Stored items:
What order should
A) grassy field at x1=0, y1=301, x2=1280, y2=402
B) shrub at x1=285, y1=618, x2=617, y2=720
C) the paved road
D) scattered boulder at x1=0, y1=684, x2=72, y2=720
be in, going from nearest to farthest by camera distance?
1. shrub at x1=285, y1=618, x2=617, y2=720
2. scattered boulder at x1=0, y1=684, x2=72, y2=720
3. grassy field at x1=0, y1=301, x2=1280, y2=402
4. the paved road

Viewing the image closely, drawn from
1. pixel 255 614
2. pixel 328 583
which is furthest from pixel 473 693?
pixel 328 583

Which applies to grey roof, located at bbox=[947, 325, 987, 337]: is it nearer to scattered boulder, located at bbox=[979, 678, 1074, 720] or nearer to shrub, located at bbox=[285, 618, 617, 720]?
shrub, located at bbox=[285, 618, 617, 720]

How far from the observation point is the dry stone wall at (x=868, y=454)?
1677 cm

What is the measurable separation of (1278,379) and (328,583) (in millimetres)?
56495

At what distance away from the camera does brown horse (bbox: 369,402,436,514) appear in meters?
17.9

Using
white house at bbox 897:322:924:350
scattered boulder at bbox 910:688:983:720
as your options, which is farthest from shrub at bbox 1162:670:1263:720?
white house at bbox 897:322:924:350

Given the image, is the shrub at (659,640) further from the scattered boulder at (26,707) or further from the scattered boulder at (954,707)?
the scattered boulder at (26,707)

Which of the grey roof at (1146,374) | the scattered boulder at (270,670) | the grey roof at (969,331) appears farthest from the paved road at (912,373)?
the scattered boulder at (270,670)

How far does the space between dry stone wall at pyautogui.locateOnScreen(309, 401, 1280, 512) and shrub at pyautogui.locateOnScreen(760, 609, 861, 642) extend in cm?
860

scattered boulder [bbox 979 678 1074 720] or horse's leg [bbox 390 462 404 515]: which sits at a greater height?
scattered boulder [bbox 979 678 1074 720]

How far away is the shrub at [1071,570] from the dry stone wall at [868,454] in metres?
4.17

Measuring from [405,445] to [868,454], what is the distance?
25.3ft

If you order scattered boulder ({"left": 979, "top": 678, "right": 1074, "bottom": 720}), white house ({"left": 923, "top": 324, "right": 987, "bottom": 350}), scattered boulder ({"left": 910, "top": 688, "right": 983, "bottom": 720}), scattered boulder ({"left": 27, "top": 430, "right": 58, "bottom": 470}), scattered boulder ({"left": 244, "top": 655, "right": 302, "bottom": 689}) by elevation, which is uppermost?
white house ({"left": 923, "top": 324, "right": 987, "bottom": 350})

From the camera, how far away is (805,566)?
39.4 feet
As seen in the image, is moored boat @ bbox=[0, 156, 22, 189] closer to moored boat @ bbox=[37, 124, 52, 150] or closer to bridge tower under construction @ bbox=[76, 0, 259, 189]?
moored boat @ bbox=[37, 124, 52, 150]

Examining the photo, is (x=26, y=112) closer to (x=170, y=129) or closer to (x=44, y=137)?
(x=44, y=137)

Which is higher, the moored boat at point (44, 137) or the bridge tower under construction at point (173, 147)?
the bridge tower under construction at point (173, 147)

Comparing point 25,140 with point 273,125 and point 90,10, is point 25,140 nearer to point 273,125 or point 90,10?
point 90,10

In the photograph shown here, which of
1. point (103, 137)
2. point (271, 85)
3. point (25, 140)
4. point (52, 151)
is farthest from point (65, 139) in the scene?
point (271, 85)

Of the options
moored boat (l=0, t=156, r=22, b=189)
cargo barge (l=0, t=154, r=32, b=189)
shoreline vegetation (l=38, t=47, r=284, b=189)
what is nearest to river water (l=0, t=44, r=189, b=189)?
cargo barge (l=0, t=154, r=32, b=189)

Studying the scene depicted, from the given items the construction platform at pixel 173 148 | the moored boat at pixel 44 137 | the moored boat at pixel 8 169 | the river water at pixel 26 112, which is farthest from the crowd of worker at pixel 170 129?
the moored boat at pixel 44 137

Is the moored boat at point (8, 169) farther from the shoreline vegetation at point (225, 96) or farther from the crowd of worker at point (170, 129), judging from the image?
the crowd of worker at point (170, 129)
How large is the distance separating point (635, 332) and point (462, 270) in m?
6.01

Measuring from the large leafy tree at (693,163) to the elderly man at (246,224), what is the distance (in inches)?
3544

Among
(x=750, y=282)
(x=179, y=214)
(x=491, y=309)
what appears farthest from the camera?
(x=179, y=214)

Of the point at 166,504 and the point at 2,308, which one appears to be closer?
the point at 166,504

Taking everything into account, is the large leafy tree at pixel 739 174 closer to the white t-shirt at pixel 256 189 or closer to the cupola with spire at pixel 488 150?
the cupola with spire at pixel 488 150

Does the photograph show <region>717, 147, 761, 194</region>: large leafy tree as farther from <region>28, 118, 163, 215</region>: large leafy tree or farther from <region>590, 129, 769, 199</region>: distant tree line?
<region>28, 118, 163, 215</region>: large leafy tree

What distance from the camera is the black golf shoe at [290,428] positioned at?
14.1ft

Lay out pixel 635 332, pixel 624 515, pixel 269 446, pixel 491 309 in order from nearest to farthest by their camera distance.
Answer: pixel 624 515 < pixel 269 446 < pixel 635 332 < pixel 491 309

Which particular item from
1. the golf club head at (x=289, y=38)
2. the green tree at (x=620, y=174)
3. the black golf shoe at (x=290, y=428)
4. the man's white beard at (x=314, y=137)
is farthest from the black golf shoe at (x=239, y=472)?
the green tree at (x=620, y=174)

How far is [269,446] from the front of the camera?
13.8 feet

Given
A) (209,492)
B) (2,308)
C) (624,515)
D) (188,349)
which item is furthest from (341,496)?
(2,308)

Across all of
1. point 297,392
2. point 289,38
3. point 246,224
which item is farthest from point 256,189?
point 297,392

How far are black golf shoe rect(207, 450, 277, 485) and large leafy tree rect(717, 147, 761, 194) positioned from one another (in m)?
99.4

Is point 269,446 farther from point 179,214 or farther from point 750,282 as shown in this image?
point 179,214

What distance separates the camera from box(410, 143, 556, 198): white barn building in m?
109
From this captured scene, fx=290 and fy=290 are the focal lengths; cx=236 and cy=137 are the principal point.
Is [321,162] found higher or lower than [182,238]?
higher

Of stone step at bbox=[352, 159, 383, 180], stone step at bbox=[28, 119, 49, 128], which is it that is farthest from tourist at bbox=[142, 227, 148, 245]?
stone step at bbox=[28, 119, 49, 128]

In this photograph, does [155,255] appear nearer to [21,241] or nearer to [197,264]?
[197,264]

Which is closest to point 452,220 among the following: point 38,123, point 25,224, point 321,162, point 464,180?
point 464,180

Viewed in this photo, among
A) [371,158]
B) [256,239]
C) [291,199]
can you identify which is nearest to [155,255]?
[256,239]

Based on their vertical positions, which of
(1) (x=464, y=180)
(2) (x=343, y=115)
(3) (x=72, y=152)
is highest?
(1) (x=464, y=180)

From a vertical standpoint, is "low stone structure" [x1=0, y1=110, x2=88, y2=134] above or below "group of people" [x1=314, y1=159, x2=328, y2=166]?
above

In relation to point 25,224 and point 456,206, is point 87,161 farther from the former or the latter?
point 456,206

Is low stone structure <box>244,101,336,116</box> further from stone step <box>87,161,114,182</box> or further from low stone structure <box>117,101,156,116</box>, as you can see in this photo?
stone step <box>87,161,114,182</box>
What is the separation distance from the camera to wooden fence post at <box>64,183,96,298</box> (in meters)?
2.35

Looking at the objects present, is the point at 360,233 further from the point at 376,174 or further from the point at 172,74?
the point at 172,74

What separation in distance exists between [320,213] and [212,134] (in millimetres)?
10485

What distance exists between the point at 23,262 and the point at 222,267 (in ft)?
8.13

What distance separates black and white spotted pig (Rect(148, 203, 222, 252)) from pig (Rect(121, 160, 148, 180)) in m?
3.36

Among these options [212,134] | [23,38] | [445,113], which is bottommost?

WHAT YOU ARE ASKED TO DO:
Copy the lines above word for word, starting at the line containing "What is the separation" and continuing through the last line.

ANSWER FOR THE TASK:
What is the separation distance from the camera to wooden fence post at <box>64,183,96,298</box> (in meters)?
2.35

Looking at the objects present, is the point at 360,233 further from the point at 376,174 or further from the point at 172,74?
the point at 172,74

What separation in distance exists between [320,213] and [212,134] (in millimetres)?
10485

What distance exists between the point at 23,262 and the point at 222,267 (in ft)?
8.13

What distance separates black and white spotted pig (Rect(148, 203, 222, 252)) from pig (Rect(121, 160, 148, 180)) in m?
3.36

Among these options [212,134] | [23,38] | [445,113], which is bottommost?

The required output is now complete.